— START OF Data in this exercise —
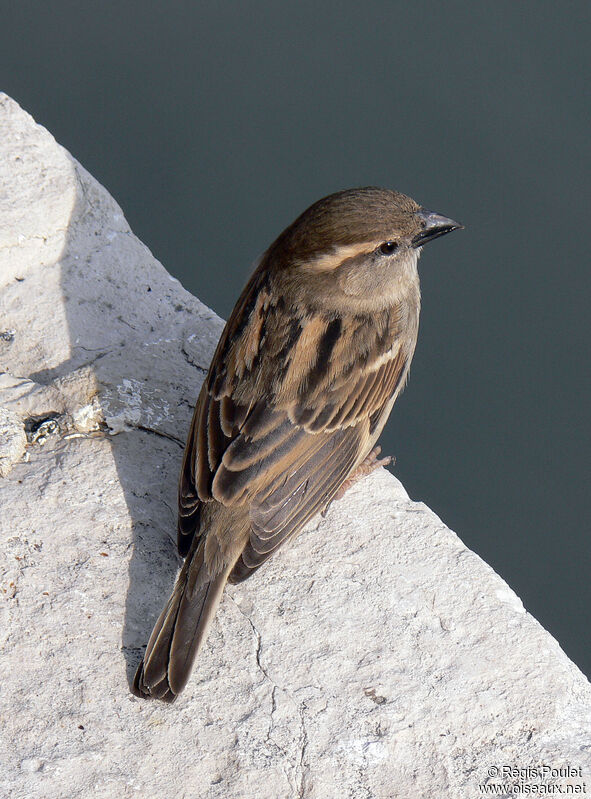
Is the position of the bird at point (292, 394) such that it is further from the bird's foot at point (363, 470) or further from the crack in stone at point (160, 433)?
the crack in stone at point (160, 433)

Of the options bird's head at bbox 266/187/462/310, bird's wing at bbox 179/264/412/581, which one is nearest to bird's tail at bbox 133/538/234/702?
bird's wing at bbox 179/264/412/581

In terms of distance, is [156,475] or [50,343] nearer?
[156,475]

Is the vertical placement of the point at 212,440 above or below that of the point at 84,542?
above

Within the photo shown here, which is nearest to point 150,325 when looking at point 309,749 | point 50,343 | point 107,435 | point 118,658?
point 50,343

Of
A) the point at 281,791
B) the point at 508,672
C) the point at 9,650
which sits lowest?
the point at 9,650

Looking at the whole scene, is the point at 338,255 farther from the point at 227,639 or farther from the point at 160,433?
the point at 227,639

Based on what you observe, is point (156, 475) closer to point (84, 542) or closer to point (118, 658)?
point (84, 542)

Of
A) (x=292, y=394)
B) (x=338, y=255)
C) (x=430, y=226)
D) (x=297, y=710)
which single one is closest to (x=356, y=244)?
(x=338, y=255)
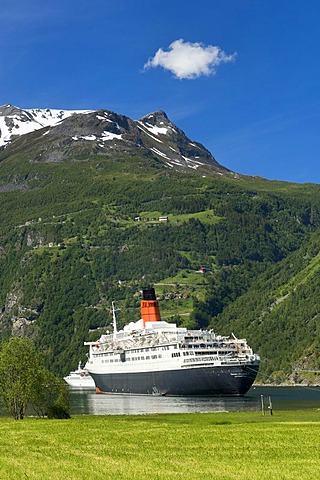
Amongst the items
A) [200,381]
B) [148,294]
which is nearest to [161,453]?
[200,381]

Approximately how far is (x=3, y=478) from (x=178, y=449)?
447 inches

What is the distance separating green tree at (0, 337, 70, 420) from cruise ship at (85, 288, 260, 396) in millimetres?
67490

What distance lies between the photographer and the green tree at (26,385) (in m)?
77.4

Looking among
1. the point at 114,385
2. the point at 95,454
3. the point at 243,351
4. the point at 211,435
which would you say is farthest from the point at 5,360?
the point at 114,385

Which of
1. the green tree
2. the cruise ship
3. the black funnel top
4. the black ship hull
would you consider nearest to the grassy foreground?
the green tree

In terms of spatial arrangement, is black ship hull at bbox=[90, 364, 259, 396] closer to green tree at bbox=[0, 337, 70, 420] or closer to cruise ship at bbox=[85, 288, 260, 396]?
cruise ship at bbox=[85, 288, 260, 396]

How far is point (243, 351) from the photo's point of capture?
524ft

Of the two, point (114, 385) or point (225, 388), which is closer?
point (225, 388)

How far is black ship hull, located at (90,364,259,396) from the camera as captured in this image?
14462 cm

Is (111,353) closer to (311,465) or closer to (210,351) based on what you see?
(210,351)

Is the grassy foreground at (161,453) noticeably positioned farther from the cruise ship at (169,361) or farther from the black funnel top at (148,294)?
the black funnel top at (148,294)

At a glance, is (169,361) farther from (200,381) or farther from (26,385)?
(26,385)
— END OF Data in this exercise —
## [Stated problem]
Rewrite all of the entries above, swapping "grassy foreground" for "grassy lawn" everywhere and changing nothing else. Leave the pictures out.

## [The completed task]
Is the position of the bird at point (292, 394) such that it is further from the bird's foot at point (363, 470) or further from the crack in stone at point (160, 433)?
the crack in stone at point (160, 433)

Of the options bird's head at bbox 266/187/462/310, bird's wing at bbox 179/264/412/581, which one is nearest to bird's tail at bbox 133/538/234/702?
bird's wing at bbox 179/264/412/581

In terms of distance, is [156,475] or [50,343] nearer?
[156,475]

Is the vertical placement of the point at 212,440 above or below that of the point at 84,542?
above

Within the photo shown here, which is nearest to point 150,325 when looking at point 309,749 | point 50,343 | point 107,435 | point 118,658?
point 50,343

Of
A) the point at 281,791
B) the point at 508,672
C) the point at 9,650
which sits lowest?
the point at 9,650

Looking at the whole scene, is the point at 338,255 farther from the point at 227,639 or farther from the point at 160,433?
the point at 227,639

Based on what you observe, is point (156, 475) closer to point (84, 542) or closer to point (118, 658)?
point (84, 542)

Of
A) (x=292, y=394)
B) (x=338, y=255)
C) (x=430, y=226)
D) (x=297, y=710)
which single one is closest to (x=356, y=244)?
(x=338, y=255)
Amongst the items
A) [200,381]
B) [148,294]
which is nearest to [161,453]?
[200,381]

Approximately how far is (x=3, y=478) from (x=178, y=449)?
447 inches

What is the distance separating green tree at (0, 337, 70, 420) from cruise ship at (85, 288, 260, 396) in millimetres?
67490

What distance lies between the photographer and the green tree at (26,385) (in m)?
77.4

Looking among
1. the point at 114,385
2. the point at 95,454
3. the point at 243,351
4. the point at 211,435
which would you say is farthest from the point at 5,360?
the point at 114,385

Which of
1. the green tree
2. the cruise ship
3. the black funnel top
4. the black ship hull
would you consider nearest to the grassy lawn?
the green tree

In terms of spatial arrangement, is black ship hull at bbox=[90, 364, 259, 396] closer to green tree at bbox=[0, 337, 70, 420] or closer to cruise ship at bbox=[85, 288, 260, 396]?
cruise ship at bbox=[85, 288, 260, 396]

How far is point (243, 351) from the photo's point of capture?
524ft

Of the two, point (114, 385) or point (225, 388), which is closer?
point (225, 388)

How far is black ship hull, located at (90,364,259,396) from the camera as captured in this image?
14462 cm

Is (111,353) closer to (311,465) or closer to (210,351) based on what you see?
(210,351)

Is the grassy lawn at (161,453) noticeably positioned farther from the cruise ship at (169,361) or farther from the black funnel top at (148,294)?
the black funnel top at (148,294)

At a glance, is (169,361) farther from (200,381) or farther from (26,385)?
(26,385)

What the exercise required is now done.